1. Carry out the division. $\displaystyle\lim_{x\rightarrow \inf} \frac{(2 \log_{4}3\sqrt{4x^7})}{\sqrt{x}} + \frac{\sin^2(\sqrt{x})}{\sqrt{x}}$

Apply squeeze theorem for $\displaystyle\frac{\sin^2(\sqrt{x})}{\sqrt{x}}$

$\sin(x)$ is ranging from -1 to 1, $\sin^2(x)$ is ranging from 0 to 1

$\displaystyle\lim_{x\rightarrow \inf} 0 < \displaystyle\lim_{x\rightarrow \inf} \sin^2(\sqrt{x}) < \displaystyle\lim_{x\rightarrow \inf}1$

Divide three sides by $\sqrt{x}$

$\displaystyle\lim_{x\rightarrow \inf} \frac{0}{\sqrt{x}} < \displaystyle\lim_{x\rightarrow \inf} \frac{\sin^2(\sqrt{x})}{\sqrt{x}} < \displaystyle\lim_{x\rightarrow \inf}\frac{1}{\sqrt{x}}$

$\displaystyle\lim_{x\rightarrow \inf}\frac{1}{\sqrt{x}}$ = 0 as well as $\displaystyle\lim_{x\rightarrow \inf} \frac{0}{\sqrt{x}} = 0$

$\therefore$ $\displaystyle\lim_{x\rightarrow \inf} \frac{\sin^2(\sqrt{x})}{\sqrt{x}}$ = 0

$\displaystyle\lim_{x\rightarrow \inf} \frac{(2 \log_{4}3\sqrt{4x^7})}{\sqrt{x}} + 0$

Use property of logarithm:

$\displaystyle\lim_{x\rightarrow \inf} \frac{ \log_{4}(3\sqrt{4x^7})^2}{\sqrt{x}} =$ $\displaystyle\lim_{x\rightarrow \inf} \frac{ \log_{4}(36x^7)}{\sqrt{x}}$

Use another property of logarithm:

$\displaystyle\lim_{x\rightarrow \inf} \frac{ \log_{4}(36) + \log_{4}x^7}{\sqrt{x}}$ = $\displaystyle\lim_{x\rightarrow \inf} \frac{ \log_{4}(36) + 7\log_{4}x}{\sqrt{x}}$

We have indeterminate form (infinity over infinity), therefore we can apply L'Hôpital's rule; however, there is another way.

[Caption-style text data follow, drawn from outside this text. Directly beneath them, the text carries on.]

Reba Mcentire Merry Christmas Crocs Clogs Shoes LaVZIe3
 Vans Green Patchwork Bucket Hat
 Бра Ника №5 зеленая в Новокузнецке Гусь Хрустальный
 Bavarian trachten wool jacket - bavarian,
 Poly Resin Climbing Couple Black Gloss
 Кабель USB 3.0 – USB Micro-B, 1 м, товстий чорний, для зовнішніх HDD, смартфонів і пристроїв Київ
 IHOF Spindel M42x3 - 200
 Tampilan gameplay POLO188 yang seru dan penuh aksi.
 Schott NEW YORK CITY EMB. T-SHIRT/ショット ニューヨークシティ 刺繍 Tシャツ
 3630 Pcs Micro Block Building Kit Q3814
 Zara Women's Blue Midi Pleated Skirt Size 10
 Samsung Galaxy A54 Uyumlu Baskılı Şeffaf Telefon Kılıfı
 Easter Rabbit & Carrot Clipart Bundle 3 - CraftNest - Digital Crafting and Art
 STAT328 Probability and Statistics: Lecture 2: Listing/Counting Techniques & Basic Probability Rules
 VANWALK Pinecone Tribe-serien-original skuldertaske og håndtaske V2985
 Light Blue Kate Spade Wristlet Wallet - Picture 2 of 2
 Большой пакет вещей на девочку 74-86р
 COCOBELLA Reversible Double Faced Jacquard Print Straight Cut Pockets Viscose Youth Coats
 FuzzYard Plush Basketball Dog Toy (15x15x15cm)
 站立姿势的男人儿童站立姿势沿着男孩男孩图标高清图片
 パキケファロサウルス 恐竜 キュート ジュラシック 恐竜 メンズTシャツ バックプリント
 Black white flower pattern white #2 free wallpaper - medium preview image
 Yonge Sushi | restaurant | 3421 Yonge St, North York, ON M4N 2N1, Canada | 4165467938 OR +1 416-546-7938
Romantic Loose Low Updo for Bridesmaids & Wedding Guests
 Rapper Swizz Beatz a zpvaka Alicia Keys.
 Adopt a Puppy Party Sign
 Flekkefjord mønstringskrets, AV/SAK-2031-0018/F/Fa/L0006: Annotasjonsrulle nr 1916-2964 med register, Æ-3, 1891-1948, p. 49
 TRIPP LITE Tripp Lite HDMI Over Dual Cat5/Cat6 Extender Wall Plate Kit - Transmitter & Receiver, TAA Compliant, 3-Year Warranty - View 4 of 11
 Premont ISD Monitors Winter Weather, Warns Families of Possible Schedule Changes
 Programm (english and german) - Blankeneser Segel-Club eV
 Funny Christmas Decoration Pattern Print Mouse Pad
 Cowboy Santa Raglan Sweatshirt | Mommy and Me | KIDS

Logarithmic functions grow slower than algebraic.

As $\sqrt{x}$ goes to infinity faster than $7\log_{4}(x)$ , $\displaystyle\lim_{x\rightarrow \inf} \frac{ \log_{4}(36) + 7\log_{4}x}{\sqrt{x}} = 0$

$\therefore \displaystyle\lim_{x\rightarrow \inf} \frac{(2 \log_{4}3\sqrt{4x^7})}{\sqrt{x}} + \frac{\sin^2(\sqrt{x})}{\sqrt{x}} = \boxed{0}$